The editor-in-chief of… The Age… has defended a series of cartoons published over the last week, one of which the B’nai B’rith Anti-Defamation Commission (ADC) labelled as “virulent hate-speech”, that have outraged the Melbourne Jewish community.
A cartoon by Michael Leunig last Wednesday adapted German pastor Martin Niemoeller’s famous “First they came for the Jews” statement about the apathy of German intellectuals following the Nazi rise to power, changing it to “First they came for the Palestinians”.
The cartoon then states: “I did not speak out because if I did, doors would close to me, hateful mail would arrive, bitterness and spiteful condemnations would follow.”
ADC chairperson Dvir Abramovich said the cartoon “crossed the line”, using anti-Semitic words and themes.
“”˜They’ of course referred to the Nazis. In Leunig’s cartoon, however, it is the Israelis who are the Nazis,” he said. “Leunig’s second anti-Semitic theme [is] that anyone who supports the Palestinians will immediately be besieged by the all-powerful Jewish lobby. This is the kind of hateful rhetoric you would expect on anti-Semitic websites, not… The Age.”
A second Leunig cartoon on Saturday portrayed a character – presumably Jewish – at Mount Sinai receiving the commandment “Thou shalt not kill” before shooting both Moses and God dead, then standing on the mountain wearing God’s crown. Then a Bruce Petty cartoon on Monday, November 26, showed a boat of Palestinians with the banner “The Right of Return – UN” approaching a heavily fortified and armed Israel flying the banner “The Right to be Here – Bible”.

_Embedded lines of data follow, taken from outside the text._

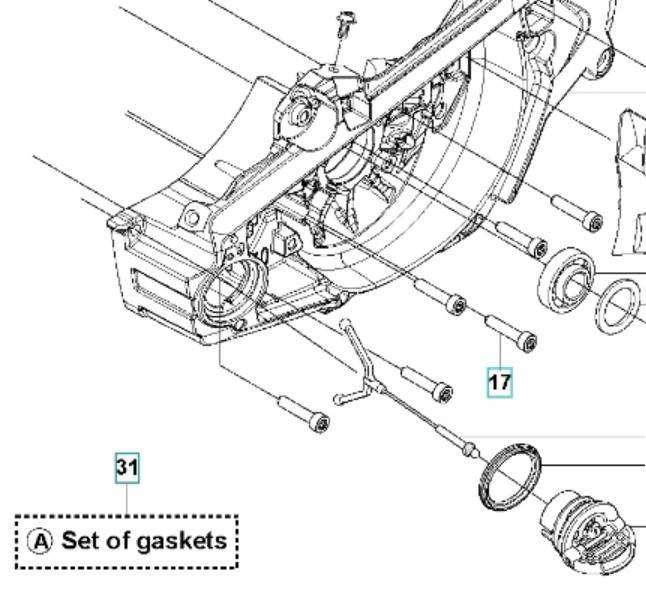 17

31

A Set of gaskets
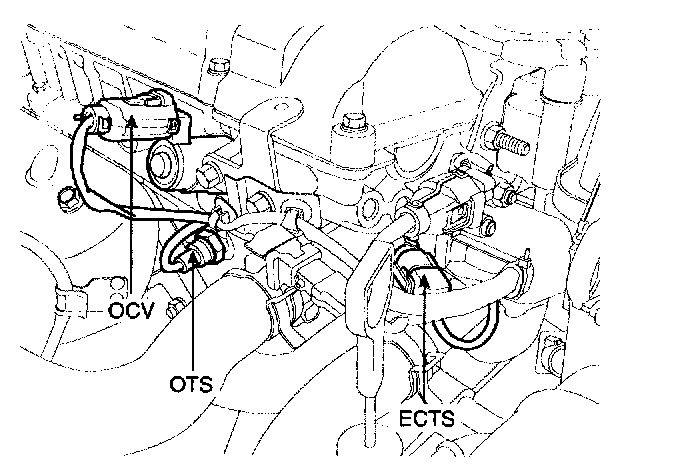 OCV
OTS
ECTS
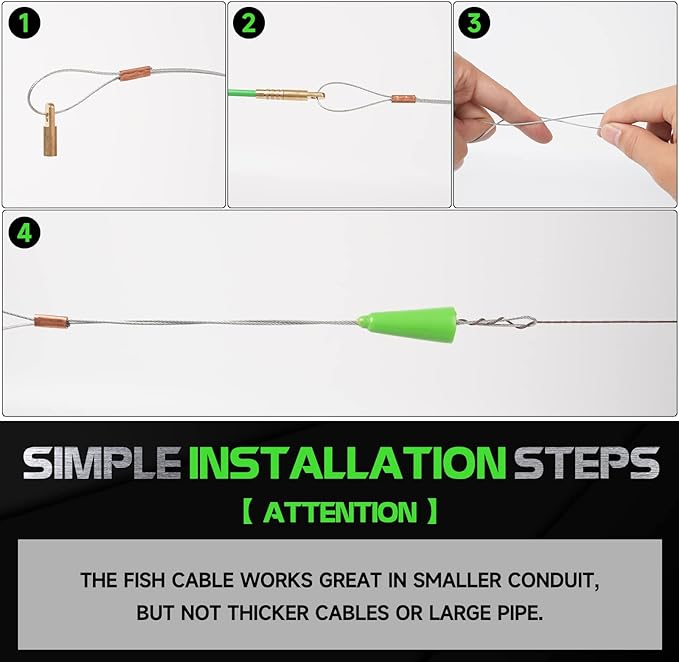 1

2

3

4

SIMPLE INSTALLATION STEPS

【 ATTENTION 】

THE FISH CABLE WORKS GREAT IN SMALLER CONDUIT, BUT NOT THICKER CABLES OR LARGE PIPE.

“This not only ignores the unquestionable fact that the UN created the modern Jewish State, but also overlooks thousands of years of Jewish history in the Land of Israel,” Abramovich said.
Defending the cartoons,… Age… editor-in-chief Andrew Holden said the cartoonists were all “very experienced, and well aware of the sensitivities around Middle East politics”.
“However, they are also entitled to express their personal opinions, even if these are challenging.”
But Abramovich said there was a “clear moral difference” between something that was challenging and something that was racist. “The same applies to something that is a lie. I strongly suggest that editors have a responsibility to their readers to prevent both of the foregoing,” he added.
The work of the artist is to express what is repressed or even to speak the unspoken grief of society. And the cartoonist’s task is not so much to be balanced as to give balance, particularly in situations of disproportionate power relationships such as we see in the Israeli-Palestinian conflict. It is a healthy tradition dating back to the court jester and beyond: to be the dissenting protesting voice that speaks when others cannot or will not.
My recent cartoon (“First they came for the Palestinians ”¦ “) was a lament based on the famous lines attributed to Pastor Martin Niemoller that neatly highlight the way apathetic or frightened silence in the face of injustice is a dereliction of moral duty. It is interesting to note that Niemoller had been an active Nazi supporter but a decade after the war became a pacifist.
Although greatly valued in contemporary Jewish culture, the poem’s message is universal and eternal; it could apply to any oppressed group, including the Palestinians who, even with their relatively feeble rockets, are so obviously oppressed.
In spite of all the highly organised rhetoric justifying Israel’s actions, the intuitive, heartfelt moral shape of the situation is becoming clearer and more obvious to the world the longer the conflict goes on. When all is said and done, it looks like the Palestinians have been massively robbed and abused, and are engaged in a desperate struggle for survival and liberation. Israel on the other hand would appear to be conducting an imperialistic campaign of oppression supported and substantially armed by the most powerful nation on earth. My cartoonist’s duty and conscience compel me to focus on the plight of the subjugated, the ones most neglected, severely deprived and cruelly afflicted.
I am not against Israel but I am opposed to what I regard as its self-defeating, self-corrupting militarist policy, which is not only excessively homicidal and traumatising but sows the seeds of irreversible hatred and can never bring a lasting peace. One expects more from a prosperous democratic country. It’s as if this young nation Israel has not yet come to maturity; so delinquent, irresponsible and unwise are its actions.
I sense that the Jewish community in this country is itself increasingly divided on the question. I also suspect that the more aggressive Israel supporters fear this moral unease and quiet doubt in their community and are angered by any cartoons or commentary that might encourage such doubt. In spite of what the bullies say, I suspect they are not really upset by any “anti-Semitism” in my cartoons (there is none) but by the possible impact of a cartoon on the doubters. The better the cartoon, the more it must be discredited. What cheaper way to discredit than the toxic smear of anti-Semitism.
I am not sure whether it is legal to publicly call someone an anti-Semite without evidence but it certainly feels like hate talk to me, as well as a damaging thing to say about someone who does not agree with you. That’s often why it is said of course.